On Tue, Jun 07, 2016 at 06:28:11PM +0800, Paul Goyette wrote:
Can anyone suggest a reliable way to ensure that a device-driver
module can be _really_ safely detached?
The module could theoretically maintain an open/ref counter, but
making this MP-safe is "difficult"! Even if the module were to
provide a mutex to control increment/decrement of it's counter,
there's still a problem:
Thread 1 initiates a module-unload, which takes the mutex
Thread 2 attempts to open the device (or one of its units), attempts to
grab the mutex, and waits
Back in thread 1, the driver's module unload code determines that it
is safe to unload (no current activites queued, no current opens),
so it
goes forward and unmaps the module - including the mutex!

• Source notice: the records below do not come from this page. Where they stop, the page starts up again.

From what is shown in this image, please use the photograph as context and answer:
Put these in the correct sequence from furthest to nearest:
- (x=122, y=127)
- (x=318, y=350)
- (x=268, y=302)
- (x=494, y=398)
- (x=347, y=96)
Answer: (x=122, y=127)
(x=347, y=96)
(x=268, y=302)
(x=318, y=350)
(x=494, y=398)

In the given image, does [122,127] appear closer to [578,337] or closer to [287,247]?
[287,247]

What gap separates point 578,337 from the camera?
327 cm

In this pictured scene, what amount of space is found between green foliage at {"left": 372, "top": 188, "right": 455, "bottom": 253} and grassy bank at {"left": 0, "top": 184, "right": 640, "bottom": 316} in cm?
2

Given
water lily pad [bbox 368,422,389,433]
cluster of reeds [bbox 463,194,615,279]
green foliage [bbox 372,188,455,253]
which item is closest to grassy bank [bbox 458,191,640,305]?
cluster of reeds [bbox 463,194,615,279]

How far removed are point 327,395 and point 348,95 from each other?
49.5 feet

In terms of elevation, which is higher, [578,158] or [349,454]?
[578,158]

I think that what's missing is a flag on the module that says it is
unloading, and module entrance/exit counters. I think it could work
sort of like this---the devil is in the details:
Thread 1 initiates a module unload:
1) Acquires mutex
2) Sets the module's unloading flag
3) Unlinks module entry points---that is, they're still mapped,
but there are no more globally-visible pointers to them
4) While module entrances > exits, sleeps on module condition
variable C, thus temporarily releasing mutex
5) Releases mutex
6) Unmaps module
Thread 2 attempts to open the device
1) Increases module-entrance count
2) Acquires mutex
3) Examines unloading flag
a) Finding it set, signals condition variable C,
b) OR, finding it NOT set, performs open
4) increases module-exit count
5) releases mutex
The module entrance/exit counts can be per-CPU variables that you
increment using non-interlocked atomic instructions, which are not very
expensive.
Now, I am trying to remember if/why counting entrances and exits
separately is necessary. ISTM that to avoid races, you want to add up
exits across all CPUs, first, then add up entrances, and compare.
This is not necessarily the best or only way to handle this, and I feel
sure that I've overlooked a fatal flaw in this first draft.